## 作業内容
(A) 『アップルシード アルファ』セミナーの紹介文について、次の(i)〜(iii)がその内容と合っているかを「はい」か「いいえ」で判定し、それぞれ決め手となる紹介文の語句をそのまま引用すること。(i) 本作はシリーズの三作目である。(ii) セミナーは新宿バルト9で開かれた。(iii) 第一部の説明には、実際に使われたイメージボードが用いられた。
(B) 『アップルシード アルファ』セミナーの紹介文を、最後の文の後から書き継ぐこと。

## 紹介文

☆ ☆ ☆

2004年にその革新的映像世界で国内外に衝撃を与えた「アップルシード」の待望の最新作『アップルシード アルファ』が2015年1月17日(土)より、新宿バルト9他にて全国公開されました。
シリーズ三作目の本作の公開を記念して、この度、 IT関連及びデジタルコンテンツの人材育成スクール・デジタルハリウッドにて、未来のクリエイターに向けた荒牧伸志のメイキングセミナーを開催。特別ゲストに「アニマトリックス」、「アップルシード」シリーズ、『キャプテンハーロック』などを手がけた本作プロデューサー ジョセフ・チョウ、デジタルハリウッド学長の杉山知之を迎え、濃密なフォトリアル談義をいただきました。

アップルシード アルファ


●『アップルシード アルファ』スーパーフォトリアル CGメイキングセミナー概要
日時:1月15日(木)
場所:デジタルハリウッド 駿河台ホール
登壇者:荒牧伸志監督、ジョセフ・チョウ プロデューサー、杉山知之学長
内容:
・第一部 荒牧監督によるアップルシード アルファの特徴的な映像づくりについて(製作過程、フォトルックな CG、モーションキャプチャなど)
・本編特別映像上映
・第二部 荒牧監督×ジョセフ・チョウ×杉山学長トーク
・質疑応答
・第一部 荒牧監督による作業工程の講演
フル CGアニメーションの作り方を各工程で細かく説明。実際に使われたイメージボードやキャラクターのデザインを用いて、説明が行われた。

☆ ☆ ☆

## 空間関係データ
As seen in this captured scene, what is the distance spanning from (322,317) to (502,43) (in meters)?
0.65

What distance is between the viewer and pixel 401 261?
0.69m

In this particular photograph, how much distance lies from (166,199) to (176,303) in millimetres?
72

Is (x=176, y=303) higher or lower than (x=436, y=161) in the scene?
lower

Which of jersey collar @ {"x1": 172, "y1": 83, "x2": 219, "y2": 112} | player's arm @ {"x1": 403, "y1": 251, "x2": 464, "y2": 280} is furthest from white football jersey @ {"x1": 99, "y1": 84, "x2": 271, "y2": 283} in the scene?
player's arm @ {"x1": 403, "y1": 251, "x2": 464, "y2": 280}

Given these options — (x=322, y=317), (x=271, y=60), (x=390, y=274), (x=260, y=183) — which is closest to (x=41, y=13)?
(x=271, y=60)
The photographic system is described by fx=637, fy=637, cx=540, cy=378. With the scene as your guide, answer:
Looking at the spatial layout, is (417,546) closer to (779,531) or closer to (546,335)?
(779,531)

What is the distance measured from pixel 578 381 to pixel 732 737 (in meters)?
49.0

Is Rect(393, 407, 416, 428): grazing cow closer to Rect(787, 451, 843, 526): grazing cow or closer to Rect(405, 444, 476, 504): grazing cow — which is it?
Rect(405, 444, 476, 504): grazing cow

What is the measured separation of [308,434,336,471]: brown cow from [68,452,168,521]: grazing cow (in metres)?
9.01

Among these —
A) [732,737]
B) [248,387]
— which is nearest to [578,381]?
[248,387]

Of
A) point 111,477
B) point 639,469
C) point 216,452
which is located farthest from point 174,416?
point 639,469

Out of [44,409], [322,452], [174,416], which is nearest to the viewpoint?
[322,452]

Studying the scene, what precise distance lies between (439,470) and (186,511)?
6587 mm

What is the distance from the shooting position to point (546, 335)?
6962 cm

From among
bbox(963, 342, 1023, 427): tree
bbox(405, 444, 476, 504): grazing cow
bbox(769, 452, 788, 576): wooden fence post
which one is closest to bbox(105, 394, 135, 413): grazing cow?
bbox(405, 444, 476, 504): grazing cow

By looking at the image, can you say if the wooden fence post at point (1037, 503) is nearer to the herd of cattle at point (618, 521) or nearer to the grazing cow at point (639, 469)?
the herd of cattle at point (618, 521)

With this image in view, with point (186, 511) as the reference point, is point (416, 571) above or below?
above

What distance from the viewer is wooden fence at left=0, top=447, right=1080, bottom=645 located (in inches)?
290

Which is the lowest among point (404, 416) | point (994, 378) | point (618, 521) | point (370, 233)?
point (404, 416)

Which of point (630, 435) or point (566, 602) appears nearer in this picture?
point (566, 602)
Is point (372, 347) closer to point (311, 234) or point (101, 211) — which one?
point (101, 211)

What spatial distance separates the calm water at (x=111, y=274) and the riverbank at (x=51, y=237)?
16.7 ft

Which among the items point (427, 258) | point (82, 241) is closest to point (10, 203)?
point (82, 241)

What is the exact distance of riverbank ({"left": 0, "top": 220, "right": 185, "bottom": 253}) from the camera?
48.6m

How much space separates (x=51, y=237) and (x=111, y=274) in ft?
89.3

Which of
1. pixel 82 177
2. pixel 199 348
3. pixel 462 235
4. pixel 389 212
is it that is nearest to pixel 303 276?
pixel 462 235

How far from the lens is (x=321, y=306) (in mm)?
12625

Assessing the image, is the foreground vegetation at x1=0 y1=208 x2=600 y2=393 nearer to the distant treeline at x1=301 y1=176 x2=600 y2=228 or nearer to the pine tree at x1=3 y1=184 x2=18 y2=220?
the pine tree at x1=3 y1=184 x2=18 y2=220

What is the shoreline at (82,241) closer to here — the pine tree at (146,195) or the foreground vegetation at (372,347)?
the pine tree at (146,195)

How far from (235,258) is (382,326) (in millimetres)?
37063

☆ ☆ ☆

## 解答一覧
(A)
(i) はい。「シリーズ三作目の本作」
(ii) いいえ。「場所:デジタルハリウッド 駿河台ホール」
(iii) はい。「実際に使われたイメージボードやキャラクターのデザインを用いて、説明が行われた。」

(B)
特に荒牧監督ならではの、作業工程を円滑に早く進める方法として
・通常絵を書いて進めていくコンテをコンピューター上でキャラクターを配置しながらコンテを進め、さらにモーションキャプチャの俳優の演技の動画をつなげてビデオコンテとして使用
・スタッフ全員に早い段階で監督の中にあるイメージを共有することが近道
と、監督独自の作業効率アップの”裏技”も披露された。
モーションキャプチャ・フェイシャルキャプチャの部分では、演技指導や取り方はかなり実写に近いと説明。俳優の演技スキルが仕上がりに大きく影響するため、モーションキャプチャ俳優のオーディションは入念に行ったと振り返った。
・第二部
では荒牧監督、プロデューサーのジョセフ・チョウ、デジタルハリウッド学長の杉山知之によるクロストークでは様々な話題が展開した。
荒牧監督にとっての“アップルシード”とは?
「いろんな意味でチャレンジがつまったものだと考えています。1作目も2作目もそれぞれ新しい映像手法で評価をしてもらっていました。今回、作品は「アップルシード」のリブートと考えていたので、リブートするんだったら、新しい映像、新しい仕掛けをつくっていかないといけないな、という気持ちでいました。常にチャレンジしていく作品だと思っています。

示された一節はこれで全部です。